If you’re trying to grow a company in 2020, you’ve probably at least heard of robotic process automation (RPA) and it’s myriad benefits. RPA enables businesses to automate recurring tasks within their workflows. Its implementation has led to major gains in productivity, increased process efficiency, and higher value time for teams. Companies have used RPA to automate their taxes, payrolls, credit card reconciliations and several other financial and business processes.
So what reason, if any, is there for you not to join in the rush to digitalization and implement RPA in your company? The answer is execution. Business executives and professionals have become so allured by the prospective benefits, that they may be overlooking the difficulties that come along with implementing RPA. In 2018, a Bain survey of finance executives found that 75% expected to be using RPA in the next two years. Yet, a study published in Business Today found that the failure rate for robotic process automation is 30-50%.
As with any emerging technology, there are pain points associated with implementation. On the one hand, new training is needed so that employees can manage these tools.

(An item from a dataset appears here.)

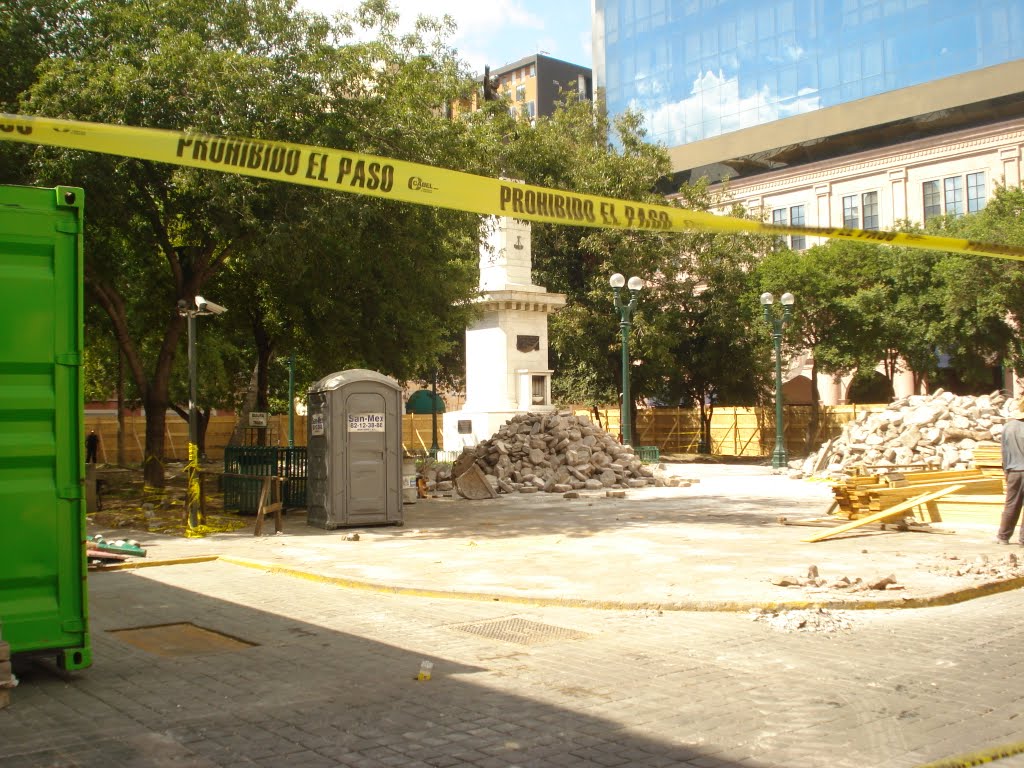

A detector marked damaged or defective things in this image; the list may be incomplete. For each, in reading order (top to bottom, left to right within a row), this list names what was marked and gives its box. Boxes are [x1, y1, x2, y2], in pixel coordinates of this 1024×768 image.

There are changes in previously cemented workflows and overall processes that may prove extremely difficult for businesses in transition. On the other hand, if/when an automation tool fails, new employees are no longer able to execute those processes manually. In this case, a business is hamstrung and fully dependent on their RPA tools to work as expected.
Assuming the tools work AND the employees have been trained in their use, there is still the problem of coordination. With companies rapidly increasing their reliance upon various technologies, they face two challenges. The first is coordinating the use of these tools in the most efficient and seamless manner possible. The second is in leveraging each tool to the maximum level possible. Companies with IT specialists/departments have been most adept at realizing the potentials that technology presents, but those without often meet outcomes well below the expectation.
So how can a business looking to scale effectively take advantage of the benefits of RPA, without the frictional costs that execution brings (or even the overall loss that improper implementation of RPA might cause)? The solution is a new model called “worksharing.”
Worksharing combines the best elements of BPO (business process outsourcing) and RPA, without losing the crucial component of human discretion. The magic of worksharing is that you don’t need to create new workflows, or develop training programs to implement new software.
However, you are able to achieve the productivity and efficiency gains that properly implemented and integrated RPA provides.
The key is that worksharing companies have already done the dirty work of implementation and integration. This allows you to escape the costs of execution, while also enjoying the benefits of the tested processes that worksharing companies have built and perfected.
If you’re looking to keep up with the transition to digital processes and experience multiplied productivity and efficiency 一 all without totally re-inventing your workflows and process structure 一 worksharing, not RPA, is your answer.